On Chang’s team, one person recommended quickly cutting all greenhouse gases other than CO2 by doing such things as significantly reducing the amount of meat eaten by everyone in the world. Clamping down on gases like methane that have intense near-term warming effects would do much to restrain global temperatures, but Chang warned that the plan would not be easily implemented.

“In college, I lived in a house of about 70 students where our food budget was shared,” she said. “One person tried to switch the house to eating little to no meat and instead using the money to buy all local, organic vegetables. The amount of screaming, indignant protests and bitter recriminations that resulted from trying to impose this plan on our single house was shockingly high.”

The game got Chang and others to think about the importance of including all viewpoints and not just those that are readily available.

“I realized that we are really all in this together,” said Paricha Duangtaweesub, pursuing a degree in chemical engineering. “Policymakers need to listen to the scientists. Scientists need to think about the commercial aspects of their work, and business people need to do right by the environment.”

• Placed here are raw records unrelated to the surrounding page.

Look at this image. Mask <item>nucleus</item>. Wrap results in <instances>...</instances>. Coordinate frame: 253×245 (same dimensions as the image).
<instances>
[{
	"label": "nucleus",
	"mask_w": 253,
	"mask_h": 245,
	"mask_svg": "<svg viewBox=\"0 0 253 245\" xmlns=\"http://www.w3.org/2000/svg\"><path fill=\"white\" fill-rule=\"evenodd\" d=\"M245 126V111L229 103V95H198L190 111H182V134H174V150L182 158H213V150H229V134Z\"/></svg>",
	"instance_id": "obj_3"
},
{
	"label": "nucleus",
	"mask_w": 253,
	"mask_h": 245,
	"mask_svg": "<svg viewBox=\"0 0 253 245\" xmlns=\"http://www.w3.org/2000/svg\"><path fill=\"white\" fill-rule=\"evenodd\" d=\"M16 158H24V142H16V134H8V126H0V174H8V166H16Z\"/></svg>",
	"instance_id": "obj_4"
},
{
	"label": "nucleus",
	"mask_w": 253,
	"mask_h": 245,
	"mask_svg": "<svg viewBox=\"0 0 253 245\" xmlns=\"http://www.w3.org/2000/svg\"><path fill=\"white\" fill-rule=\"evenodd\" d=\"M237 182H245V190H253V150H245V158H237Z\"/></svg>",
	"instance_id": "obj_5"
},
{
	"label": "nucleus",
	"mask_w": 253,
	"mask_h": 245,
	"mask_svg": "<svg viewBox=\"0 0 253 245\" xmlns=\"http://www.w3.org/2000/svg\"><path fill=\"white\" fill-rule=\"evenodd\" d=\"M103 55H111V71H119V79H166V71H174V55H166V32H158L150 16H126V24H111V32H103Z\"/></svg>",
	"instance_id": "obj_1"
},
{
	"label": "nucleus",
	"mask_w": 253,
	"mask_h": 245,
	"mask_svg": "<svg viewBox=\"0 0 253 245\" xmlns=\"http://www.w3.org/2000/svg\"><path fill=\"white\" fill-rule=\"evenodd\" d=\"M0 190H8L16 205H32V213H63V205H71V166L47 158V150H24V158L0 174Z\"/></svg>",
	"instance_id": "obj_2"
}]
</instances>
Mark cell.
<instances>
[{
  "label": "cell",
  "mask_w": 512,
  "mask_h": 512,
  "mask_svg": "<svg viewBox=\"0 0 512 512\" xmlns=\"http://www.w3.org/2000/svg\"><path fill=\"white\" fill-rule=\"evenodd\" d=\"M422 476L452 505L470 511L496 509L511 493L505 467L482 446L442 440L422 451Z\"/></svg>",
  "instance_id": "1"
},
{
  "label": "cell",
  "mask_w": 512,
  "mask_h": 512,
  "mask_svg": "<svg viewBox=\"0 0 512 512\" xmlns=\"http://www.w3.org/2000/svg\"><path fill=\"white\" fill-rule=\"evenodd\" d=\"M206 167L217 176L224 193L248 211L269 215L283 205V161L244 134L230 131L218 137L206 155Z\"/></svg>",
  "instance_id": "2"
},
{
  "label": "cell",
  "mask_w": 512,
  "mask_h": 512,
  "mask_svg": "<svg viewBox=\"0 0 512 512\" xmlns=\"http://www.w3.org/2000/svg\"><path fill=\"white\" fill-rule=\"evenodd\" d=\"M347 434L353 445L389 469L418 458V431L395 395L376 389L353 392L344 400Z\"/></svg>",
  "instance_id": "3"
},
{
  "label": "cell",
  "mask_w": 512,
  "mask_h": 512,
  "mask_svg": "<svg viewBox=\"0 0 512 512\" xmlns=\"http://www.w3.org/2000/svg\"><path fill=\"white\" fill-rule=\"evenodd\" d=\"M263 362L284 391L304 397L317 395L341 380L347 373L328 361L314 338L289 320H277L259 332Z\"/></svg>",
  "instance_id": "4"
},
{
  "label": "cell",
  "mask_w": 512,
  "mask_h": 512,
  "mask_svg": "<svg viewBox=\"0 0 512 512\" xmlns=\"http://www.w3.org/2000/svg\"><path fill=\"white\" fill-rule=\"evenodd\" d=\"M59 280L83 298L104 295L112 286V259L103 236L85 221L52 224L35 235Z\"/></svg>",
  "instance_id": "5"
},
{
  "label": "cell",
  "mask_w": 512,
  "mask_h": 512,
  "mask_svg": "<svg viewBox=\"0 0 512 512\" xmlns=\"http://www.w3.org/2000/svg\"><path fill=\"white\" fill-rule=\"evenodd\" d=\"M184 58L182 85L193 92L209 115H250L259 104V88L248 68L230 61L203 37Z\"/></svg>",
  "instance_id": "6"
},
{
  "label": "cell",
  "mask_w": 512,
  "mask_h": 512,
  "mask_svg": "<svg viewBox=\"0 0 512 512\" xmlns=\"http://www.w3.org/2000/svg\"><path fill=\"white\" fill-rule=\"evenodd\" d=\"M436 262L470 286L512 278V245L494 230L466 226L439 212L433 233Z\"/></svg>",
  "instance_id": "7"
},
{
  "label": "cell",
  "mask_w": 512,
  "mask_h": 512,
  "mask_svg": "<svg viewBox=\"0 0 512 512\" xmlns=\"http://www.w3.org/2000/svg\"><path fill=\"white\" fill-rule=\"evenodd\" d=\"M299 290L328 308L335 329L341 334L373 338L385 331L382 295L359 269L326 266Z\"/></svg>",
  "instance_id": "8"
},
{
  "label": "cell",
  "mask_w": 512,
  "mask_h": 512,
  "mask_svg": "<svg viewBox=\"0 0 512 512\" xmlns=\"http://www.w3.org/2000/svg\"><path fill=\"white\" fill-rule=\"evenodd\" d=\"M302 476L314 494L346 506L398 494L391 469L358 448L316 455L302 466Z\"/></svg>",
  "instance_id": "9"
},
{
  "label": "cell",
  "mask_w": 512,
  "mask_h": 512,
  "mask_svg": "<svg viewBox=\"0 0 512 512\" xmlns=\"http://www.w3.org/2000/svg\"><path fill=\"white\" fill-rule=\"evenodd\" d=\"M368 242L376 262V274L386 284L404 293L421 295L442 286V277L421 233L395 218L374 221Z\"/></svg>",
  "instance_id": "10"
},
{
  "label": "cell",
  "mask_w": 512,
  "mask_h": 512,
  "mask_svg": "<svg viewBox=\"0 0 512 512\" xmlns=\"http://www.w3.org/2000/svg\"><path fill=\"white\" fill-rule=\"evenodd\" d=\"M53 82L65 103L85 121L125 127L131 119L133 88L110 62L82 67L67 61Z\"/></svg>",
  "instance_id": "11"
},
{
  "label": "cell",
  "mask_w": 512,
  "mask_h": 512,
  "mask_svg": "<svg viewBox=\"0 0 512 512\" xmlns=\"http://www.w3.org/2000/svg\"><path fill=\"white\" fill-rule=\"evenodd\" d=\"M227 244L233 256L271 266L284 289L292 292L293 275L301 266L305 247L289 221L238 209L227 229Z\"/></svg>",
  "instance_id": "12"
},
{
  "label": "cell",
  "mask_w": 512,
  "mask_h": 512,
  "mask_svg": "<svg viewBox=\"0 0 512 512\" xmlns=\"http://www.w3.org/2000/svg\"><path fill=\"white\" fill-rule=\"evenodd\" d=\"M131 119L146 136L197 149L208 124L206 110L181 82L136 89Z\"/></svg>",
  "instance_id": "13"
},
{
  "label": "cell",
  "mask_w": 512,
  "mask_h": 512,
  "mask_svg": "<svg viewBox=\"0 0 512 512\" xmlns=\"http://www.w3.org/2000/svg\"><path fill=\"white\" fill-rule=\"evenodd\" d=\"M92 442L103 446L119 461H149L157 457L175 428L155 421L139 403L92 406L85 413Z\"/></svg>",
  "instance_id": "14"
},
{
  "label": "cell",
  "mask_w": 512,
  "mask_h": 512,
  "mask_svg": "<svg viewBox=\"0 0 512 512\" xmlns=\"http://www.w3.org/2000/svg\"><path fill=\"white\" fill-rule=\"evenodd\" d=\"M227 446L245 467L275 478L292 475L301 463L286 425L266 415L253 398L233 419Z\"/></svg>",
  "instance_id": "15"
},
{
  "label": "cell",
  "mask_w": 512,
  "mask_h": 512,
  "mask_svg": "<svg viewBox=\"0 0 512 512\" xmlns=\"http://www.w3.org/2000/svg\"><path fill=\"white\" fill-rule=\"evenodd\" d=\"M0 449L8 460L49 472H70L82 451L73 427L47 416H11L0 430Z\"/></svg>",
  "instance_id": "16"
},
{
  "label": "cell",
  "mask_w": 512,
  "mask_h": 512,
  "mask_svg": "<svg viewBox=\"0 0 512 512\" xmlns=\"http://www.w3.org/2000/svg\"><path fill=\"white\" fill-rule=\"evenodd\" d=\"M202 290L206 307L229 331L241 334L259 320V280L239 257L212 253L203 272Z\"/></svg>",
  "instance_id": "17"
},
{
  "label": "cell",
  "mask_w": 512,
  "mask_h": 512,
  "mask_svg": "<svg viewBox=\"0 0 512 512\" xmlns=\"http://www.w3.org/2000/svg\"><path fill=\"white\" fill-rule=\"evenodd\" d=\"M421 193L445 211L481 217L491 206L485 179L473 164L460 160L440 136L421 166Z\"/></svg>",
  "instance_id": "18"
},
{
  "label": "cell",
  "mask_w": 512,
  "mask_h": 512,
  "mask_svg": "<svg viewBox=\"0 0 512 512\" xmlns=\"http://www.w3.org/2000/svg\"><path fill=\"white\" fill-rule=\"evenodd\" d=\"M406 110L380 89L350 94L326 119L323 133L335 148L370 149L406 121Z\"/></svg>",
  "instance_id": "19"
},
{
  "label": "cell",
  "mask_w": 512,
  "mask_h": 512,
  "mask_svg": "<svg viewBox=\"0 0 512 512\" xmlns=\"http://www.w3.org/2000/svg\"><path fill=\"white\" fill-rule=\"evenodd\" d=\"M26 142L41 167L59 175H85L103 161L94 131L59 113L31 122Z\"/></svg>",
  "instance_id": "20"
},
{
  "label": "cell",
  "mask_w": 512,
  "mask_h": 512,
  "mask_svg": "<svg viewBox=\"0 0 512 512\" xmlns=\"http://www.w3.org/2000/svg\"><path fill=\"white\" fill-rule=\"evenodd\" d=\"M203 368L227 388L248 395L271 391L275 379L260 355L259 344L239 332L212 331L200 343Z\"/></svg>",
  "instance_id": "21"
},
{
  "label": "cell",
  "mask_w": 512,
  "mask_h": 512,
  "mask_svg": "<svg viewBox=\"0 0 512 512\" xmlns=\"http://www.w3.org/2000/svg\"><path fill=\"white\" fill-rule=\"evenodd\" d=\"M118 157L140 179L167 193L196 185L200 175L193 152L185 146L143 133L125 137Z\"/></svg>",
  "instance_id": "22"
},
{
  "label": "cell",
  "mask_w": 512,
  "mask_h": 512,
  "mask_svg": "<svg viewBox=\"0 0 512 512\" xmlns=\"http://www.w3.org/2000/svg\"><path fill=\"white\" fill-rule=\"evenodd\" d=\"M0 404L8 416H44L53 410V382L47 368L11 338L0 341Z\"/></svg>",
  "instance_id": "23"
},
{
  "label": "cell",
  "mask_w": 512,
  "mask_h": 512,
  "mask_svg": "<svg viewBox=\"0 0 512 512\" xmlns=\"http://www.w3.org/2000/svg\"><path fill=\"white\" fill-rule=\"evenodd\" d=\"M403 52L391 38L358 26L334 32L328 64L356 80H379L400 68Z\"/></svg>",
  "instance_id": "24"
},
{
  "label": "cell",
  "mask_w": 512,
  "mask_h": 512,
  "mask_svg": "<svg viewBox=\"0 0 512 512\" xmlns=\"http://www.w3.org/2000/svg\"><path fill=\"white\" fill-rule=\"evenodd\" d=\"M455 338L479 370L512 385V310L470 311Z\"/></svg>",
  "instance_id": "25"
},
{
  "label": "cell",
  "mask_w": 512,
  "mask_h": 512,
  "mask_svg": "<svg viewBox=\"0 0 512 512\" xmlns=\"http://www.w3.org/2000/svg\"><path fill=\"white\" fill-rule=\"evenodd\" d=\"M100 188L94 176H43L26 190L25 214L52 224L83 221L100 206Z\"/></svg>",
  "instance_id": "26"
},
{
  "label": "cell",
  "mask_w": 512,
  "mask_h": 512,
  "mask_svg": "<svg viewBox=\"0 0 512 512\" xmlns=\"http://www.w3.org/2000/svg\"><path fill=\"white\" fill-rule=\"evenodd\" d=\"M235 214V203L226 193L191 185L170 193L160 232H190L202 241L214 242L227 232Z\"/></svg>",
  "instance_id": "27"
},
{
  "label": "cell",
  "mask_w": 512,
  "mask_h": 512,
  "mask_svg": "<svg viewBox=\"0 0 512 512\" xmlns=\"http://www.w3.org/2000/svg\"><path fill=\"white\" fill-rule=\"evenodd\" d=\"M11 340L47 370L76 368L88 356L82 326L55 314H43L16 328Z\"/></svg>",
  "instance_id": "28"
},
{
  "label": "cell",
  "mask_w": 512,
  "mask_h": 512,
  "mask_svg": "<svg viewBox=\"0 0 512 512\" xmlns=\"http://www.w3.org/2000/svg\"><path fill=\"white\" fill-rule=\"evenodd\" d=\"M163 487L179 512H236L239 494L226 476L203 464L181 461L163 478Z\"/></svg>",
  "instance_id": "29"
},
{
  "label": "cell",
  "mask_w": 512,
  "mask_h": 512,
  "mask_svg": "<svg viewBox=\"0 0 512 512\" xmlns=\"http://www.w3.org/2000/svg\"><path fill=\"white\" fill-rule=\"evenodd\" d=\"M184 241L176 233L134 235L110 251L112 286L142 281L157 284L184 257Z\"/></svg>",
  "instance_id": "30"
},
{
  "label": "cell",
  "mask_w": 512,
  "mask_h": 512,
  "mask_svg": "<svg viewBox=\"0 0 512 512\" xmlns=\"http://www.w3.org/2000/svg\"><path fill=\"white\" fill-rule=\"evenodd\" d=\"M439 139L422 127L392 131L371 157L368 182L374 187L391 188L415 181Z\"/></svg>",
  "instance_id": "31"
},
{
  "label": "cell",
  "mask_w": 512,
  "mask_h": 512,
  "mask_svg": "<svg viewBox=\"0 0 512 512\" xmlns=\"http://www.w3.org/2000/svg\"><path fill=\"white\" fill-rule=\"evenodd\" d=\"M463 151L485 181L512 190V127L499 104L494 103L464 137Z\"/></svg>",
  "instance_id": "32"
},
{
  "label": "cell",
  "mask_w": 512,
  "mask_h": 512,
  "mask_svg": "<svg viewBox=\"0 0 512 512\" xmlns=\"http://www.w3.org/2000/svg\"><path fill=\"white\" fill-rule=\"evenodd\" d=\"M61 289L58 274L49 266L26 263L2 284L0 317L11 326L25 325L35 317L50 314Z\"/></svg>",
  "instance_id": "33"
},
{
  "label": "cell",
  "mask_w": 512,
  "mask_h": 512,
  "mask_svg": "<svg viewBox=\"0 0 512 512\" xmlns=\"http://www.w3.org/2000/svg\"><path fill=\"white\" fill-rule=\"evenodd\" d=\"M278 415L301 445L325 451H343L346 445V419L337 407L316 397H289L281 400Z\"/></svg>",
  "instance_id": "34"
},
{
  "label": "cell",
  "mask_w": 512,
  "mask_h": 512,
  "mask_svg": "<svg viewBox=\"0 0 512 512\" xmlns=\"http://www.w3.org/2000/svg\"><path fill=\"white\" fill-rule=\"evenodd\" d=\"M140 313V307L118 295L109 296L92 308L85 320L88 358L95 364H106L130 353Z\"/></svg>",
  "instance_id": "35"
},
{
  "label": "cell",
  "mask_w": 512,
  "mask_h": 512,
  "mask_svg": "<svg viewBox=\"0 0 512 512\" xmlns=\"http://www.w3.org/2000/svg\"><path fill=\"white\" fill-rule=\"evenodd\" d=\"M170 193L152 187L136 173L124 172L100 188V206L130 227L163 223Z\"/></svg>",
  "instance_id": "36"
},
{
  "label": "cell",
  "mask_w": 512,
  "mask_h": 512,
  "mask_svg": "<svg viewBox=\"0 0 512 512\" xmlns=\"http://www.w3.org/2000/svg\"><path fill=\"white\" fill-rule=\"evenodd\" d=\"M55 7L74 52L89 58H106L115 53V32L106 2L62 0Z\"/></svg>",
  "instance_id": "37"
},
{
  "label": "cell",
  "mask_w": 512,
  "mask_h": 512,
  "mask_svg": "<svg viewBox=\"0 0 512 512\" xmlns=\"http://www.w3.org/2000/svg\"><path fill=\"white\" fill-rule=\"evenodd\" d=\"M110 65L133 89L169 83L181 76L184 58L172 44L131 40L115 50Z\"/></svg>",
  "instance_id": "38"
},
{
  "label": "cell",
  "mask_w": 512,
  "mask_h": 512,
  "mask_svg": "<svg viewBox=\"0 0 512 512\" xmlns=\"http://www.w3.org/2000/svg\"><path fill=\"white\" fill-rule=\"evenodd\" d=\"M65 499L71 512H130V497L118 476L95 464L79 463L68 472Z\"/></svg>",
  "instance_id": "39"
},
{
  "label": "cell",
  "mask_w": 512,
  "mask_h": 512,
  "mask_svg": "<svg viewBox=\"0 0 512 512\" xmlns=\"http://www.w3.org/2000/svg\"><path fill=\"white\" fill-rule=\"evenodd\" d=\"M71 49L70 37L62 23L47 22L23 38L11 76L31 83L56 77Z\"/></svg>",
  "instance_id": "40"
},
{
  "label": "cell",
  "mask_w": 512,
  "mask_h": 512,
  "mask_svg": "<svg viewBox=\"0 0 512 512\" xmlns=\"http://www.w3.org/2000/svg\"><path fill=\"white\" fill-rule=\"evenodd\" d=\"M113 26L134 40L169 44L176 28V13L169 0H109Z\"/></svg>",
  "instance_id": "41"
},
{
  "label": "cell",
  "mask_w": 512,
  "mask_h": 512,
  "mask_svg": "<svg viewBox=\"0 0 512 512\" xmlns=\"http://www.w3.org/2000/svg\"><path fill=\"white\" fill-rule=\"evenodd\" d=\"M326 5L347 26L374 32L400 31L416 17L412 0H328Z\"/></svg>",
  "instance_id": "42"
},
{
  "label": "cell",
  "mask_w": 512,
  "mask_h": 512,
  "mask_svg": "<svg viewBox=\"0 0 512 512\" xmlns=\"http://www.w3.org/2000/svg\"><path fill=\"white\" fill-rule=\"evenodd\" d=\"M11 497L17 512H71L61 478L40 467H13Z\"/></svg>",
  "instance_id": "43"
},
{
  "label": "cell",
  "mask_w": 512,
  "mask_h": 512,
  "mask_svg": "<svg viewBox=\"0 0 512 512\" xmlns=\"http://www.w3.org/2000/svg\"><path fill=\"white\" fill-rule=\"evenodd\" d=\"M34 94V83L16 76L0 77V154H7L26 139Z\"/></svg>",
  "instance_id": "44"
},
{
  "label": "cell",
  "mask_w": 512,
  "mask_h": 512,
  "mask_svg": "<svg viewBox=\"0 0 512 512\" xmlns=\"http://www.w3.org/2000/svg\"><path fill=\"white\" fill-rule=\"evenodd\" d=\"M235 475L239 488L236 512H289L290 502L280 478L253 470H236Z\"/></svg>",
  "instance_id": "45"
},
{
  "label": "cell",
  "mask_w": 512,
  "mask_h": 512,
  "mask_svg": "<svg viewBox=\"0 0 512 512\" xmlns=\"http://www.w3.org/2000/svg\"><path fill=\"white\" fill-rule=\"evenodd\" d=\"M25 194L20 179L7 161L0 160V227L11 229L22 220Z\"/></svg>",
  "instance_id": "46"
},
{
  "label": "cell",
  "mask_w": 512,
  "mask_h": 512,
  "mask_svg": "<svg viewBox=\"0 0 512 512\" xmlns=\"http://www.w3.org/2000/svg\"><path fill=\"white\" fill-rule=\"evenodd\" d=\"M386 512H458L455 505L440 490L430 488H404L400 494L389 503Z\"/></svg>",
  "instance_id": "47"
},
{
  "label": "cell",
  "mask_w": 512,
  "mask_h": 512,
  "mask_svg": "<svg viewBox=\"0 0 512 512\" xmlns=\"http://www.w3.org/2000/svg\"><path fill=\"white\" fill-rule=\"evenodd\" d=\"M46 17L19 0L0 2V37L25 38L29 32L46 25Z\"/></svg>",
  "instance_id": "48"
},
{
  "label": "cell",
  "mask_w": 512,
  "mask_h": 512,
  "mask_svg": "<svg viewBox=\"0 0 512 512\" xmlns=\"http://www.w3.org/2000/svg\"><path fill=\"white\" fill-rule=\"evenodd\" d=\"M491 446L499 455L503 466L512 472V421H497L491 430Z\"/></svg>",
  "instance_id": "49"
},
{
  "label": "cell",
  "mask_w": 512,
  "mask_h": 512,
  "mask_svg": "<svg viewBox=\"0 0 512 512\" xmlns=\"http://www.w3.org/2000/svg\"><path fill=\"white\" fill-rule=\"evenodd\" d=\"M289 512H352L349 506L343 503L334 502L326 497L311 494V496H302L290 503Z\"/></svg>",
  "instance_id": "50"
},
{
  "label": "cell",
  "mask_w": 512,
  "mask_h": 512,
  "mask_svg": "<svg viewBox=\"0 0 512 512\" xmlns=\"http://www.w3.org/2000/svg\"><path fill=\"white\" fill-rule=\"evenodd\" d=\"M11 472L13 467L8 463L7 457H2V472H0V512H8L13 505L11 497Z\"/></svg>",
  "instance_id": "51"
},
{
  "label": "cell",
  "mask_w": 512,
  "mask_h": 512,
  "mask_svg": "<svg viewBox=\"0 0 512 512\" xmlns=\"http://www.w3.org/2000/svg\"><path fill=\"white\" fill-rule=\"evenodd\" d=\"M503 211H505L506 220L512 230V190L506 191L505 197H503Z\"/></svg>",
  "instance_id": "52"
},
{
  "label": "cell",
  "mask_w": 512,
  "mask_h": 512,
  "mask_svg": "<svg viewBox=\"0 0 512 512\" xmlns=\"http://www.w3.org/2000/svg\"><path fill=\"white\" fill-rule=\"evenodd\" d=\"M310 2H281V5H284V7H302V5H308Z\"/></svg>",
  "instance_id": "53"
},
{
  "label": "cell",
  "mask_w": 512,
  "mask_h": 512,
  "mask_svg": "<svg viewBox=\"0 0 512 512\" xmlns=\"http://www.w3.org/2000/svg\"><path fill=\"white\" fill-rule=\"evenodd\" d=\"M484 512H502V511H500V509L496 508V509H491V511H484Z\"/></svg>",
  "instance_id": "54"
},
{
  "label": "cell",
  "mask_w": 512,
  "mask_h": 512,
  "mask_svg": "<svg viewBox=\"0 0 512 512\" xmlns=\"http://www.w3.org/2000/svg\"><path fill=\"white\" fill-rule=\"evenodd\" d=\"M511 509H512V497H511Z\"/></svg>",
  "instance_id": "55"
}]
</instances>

From the En-Roads simulation and from conference speakers like Chris Field, a biologist and one of Stanford’s leading climate scientists, several students concluded that research focused on how people can adapt to the effects of climate change is as important as inventing technologies and policies to avoid it.

“Preventing climate change is almost impossible given the inertia and requirements for immediate action, said Greg Stillman, who is pursuing an MBA and a joint master’s degree in environmental science. “Adaptation is now the central need, so technologies and ecosystem engineering to this end are most likely the best use of scarce resources.”

Other students remained confident in limiting climate change in the first place. “Our growing understanding of nanoscale science and engineering is leading to incredible advances in solar cells, batteries, catalysts and more,” said Peter Attia, a materials science student hoping to contribute to research in energy storage or sustainable energy generation.

“The conference injected me with a healthy dose of optimism,” he said. “Our global energy challenges will require exceptional brilliance and passion in technology, policy and financing, but the faculty, policymakers, executives and students at the conference taught me how to glimpse a sustainable world.”

Energy@Stanford&SLAC is part of the Stanford Graduate Summer Institute. The conference is organized and sponsored by the Precourt Institute for Energy, the Stanford Institute for Materials & Energy Science, the Global Climate & Energy Project, the Vice Provost for Graduate Education and SLAC National Accelerator Laboratory. The En-ROADS online simulator was supported by Climate Interactive, MIT Sloan School of Management, ClimateWorks Foundation and Precourt Institute.